GIVEN TEXT:

____

Oh I should probably clarify my container. He said the big containers you see on the ships each have 5 containers on the inside of them, and it's one of the inside containers that i'm using. He also said i'm saving alot of money by shipping my container with someone elses. They will bring the container to my house and pack me up and load it, they are very experienced at this and know how to use the space best, then I will lock and seal it. They also help with the customs forms and they have a rep in the UK that will go meet the container and assist with customs.


----------



## AnAmericanInScotland (Feb 8, 2012)

Thank-you for the clarification, I thought you were getting a full on container for that price, and I was amazed at the price. 

That's still not a bad price at all for everything you're getting, well done on finding such an affordable company.


----------



## Nadiya.Nicoll (Oct 8, 2011)

BailyBanksBiddle said:


> Are you shipping only luggage or are you moving house? What is your budget?


Hi Baily!
I'm only shipping luggage. I'm moving, but into my husband's home, so I'll only be sending clothes, etc. Ummm I'm looking at a budget of no more than $250?.... not sure what the going rate is... 

Thanks,
Nadiya


----------



## deebz (Mar 11, 2012)

Just a quick note, 

You may be charged at this end too depending on what you are sending and the cost of it. When i moved back home from Japan I sent a picture in a frame home (through the post office) and 3 small boxes. I was charged for the picture because it was above a specific price range. I cant remember exactly but it was worth about £200 or so, they charged me an extra £50 on my end or they were keeping it at customs.

____

MATERIAL SUPPLIED:
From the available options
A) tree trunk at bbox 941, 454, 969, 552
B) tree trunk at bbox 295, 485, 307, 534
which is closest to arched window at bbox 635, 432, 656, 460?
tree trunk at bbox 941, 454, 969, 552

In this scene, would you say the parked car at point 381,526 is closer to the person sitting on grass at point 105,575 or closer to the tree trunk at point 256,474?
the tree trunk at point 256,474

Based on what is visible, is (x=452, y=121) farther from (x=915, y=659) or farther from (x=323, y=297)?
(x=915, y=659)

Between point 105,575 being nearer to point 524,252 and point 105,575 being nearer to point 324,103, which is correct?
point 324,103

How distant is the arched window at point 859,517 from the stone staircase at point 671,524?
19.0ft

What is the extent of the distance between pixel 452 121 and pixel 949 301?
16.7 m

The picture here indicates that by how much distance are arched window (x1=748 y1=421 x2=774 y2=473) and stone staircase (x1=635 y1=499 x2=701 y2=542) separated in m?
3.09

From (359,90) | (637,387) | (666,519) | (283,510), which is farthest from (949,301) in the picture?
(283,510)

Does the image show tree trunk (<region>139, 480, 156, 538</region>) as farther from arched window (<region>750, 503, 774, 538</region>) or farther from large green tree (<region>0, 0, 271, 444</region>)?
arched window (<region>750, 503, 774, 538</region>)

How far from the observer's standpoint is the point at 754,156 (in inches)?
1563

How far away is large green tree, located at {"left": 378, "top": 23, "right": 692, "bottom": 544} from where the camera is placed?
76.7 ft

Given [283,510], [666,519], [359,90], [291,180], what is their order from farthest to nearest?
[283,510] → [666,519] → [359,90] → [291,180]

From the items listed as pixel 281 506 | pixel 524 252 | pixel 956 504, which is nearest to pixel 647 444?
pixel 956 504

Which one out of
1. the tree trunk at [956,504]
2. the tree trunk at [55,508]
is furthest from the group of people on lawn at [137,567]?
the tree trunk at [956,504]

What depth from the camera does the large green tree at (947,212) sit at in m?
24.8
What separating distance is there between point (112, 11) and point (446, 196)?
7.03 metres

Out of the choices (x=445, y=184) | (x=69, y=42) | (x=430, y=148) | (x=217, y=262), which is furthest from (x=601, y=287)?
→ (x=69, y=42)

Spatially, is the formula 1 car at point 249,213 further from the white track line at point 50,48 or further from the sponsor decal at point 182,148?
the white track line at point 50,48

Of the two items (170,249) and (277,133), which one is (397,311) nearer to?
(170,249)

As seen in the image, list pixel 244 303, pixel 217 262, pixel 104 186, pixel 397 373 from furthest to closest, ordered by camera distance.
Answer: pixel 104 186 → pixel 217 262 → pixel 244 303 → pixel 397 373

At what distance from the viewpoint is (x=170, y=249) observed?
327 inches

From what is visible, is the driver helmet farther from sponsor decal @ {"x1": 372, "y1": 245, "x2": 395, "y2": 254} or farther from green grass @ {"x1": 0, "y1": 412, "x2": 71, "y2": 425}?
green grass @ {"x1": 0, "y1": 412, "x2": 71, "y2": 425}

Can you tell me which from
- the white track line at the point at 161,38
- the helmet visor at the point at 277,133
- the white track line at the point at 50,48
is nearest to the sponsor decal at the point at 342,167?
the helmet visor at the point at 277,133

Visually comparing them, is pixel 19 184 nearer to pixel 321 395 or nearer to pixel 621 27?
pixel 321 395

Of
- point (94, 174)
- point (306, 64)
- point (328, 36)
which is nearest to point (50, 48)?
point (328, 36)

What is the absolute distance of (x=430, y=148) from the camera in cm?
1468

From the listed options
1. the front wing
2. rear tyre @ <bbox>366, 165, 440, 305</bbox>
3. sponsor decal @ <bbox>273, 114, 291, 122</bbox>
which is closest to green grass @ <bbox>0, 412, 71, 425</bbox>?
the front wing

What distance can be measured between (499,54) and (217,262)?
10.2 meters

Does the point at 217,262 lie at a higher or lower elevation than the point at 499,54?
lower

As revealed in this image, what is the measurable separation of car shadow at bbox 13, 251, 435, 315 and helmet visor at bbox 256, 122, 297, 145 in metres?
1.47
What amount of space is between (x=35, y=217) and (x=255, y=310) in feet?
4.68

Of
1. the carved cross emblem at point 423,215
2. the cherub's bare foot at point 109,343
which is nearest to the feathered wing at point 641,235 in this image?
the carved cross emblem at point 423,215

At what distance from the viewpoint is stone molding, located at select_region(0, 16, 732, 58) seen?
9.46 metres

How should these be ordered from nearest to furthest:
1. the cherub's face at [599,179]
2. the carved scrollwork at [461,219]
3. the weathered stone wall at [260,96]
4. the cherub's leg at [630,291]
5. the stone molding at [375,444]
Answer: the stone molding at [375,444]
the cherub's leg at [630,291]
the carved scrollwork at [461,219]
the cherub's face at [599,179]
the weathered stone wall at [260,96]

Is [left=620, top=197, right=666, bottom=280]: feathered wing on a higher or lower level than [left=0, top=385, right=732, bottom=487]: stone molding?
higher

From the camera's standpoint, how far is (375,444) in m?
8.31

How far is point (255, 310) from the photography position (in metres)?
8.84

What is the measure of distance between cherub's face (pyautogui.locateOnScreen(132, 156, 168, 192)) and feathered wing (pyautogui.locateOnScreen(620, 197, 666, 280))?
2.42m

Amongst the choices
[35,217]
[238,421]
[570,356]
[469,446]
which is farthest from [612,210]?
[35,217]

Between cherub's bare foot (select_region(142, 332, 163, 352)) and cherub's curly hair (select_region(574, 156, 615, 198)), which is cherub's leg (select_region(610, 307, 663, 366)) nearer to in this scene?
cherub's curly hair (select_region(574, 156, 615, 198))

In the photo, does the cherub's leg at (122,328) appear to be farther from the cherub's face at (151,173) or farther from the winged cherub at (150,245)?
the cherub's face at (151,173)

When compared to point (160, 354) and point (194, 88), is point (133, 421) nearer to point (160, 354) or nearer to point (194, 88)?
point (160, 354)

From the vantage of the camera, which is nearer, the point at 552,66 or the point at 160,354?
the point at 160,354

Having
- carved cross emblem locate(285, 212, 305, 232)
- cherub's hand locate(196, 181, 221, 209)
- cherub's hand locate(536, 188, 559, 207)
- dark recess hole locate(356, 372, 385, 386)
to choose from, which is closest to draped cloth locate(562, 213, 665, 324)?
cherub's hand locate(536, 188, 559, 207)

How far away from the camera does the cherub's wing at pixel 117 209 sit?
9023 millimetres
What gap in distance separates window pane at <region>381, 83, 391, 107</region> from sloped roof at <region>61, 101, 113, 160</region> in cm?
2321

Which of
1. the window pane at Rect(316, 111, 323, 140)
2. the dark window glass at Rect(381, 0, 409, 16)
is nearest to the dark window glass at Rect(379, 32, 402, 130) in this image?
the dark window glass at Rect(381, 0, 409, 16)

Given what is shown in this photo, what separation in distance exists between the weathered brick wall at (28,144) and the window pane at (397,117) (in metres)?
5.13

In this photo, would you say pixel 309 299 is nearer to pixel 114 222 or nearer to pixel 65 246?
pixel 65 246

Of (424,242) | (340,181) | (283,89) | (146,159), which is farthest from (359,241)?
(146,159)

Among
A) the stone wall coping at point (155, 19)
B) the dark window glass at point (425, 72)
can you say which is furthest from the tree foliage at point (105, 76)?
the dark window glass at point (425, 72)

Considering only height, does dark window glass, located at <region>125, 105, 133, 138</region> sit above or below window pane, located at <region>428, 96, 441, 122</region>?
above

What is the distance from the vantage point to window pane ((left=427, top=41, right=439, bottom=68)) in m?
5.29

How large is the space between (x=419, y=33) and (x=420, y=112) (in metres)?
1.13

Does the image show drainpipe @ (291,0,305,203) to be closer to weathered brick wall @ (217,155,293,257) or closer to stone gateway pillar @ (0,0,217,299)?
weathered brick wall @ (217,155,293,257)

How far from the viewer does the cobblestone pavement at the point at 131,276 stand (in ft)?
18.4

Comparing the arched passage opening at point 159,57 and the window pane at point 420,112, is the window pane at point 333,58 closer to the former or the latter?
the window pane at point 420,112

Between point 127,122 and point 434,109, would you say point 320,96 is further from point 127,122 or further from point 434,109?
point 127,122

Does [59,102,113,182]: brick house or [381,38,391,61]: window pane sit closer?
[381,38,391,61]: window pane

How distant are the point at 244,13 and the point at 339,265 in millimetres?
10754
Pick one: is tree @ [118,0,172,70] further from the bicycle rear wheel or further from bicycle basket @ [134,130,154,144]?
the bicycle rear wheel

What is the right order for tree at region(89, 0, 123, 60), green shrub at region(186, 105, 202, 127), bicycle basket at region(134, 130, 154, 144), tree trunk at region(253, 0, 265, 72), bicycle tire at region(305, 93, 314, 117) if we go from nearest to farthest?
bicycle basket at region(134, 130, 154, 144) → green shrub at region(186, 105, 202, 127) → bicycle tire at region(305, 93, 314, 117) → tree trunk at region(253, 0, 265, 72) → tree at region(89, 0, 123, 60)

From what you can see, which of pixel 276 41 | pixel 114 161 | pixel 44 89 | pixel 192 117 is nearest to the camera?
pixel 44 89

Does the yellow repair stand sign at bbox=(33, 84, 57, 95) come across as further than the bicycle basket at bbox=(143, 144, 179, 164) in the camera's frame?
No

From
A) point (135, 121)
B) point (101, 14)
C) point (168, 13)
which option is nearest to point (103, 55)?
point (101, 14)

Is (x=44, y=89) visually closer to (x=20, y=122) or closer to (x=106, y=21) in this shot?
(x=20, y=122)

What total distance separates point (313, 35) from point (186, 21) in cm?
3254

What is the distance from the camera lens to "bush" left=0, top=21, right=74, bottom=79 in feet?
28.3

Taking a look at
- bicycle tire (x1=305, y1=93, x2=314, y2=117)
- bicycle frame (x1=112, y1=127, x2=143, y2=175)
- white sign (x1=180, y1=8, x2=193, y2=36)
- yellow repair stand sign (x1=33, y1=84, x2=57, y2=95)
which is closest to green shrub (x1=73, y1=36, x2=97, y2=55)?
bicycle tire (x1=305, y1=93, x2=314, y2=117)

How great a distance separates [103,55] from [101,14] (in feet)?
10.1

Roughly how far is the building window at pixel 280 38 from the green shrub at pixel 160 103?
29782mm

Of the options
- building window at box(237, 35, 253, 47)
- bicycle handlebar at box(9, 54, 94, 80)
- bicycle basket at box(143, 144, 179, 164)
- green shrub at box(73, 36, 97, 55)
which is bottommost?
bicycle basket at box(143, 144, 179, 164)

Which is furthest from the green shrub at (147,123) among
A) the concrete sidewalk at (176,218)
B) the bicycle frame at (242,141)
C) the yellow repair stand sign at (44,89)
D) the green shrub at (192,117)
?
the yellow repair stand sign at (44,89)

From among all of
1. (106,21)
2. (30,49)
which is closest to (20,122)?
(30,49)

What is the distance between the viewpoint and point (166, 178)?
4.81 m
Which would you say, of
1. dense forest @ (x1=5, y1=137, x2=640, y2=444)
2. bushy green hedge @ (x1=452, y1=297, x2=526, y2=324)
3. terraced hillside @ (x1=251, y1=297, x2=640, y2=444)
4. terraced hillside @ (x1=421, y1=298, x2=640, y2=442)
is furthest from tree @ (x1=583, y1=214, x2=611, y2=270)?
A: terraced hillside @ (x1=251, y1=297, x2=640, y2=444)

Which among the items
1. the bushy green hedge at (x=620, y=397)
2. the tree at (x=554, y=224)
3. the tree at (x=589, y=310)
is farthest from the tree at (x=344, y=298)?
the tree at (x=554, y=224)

____

PROBLEM DESCRIPTION: Say whether each statement agrees with the forum thread, answering yes or no and quoting the words from the thread that decide it. 1. The shipping company will pack the container at the customer's house. 2. Nadiya plans to ship furniture from a whole house. 3. deebz was charged extra for the three small boxes. The rows that come after the forum thread are separate material and are not part of it.

REPLY TO THE EXERCISE:
1. Yes: "They will bring the container to my house and pack me up and load it"
2. No: "I'm only shipping luggage."
3. No: "I was charged for the picture because it was above a specific price range."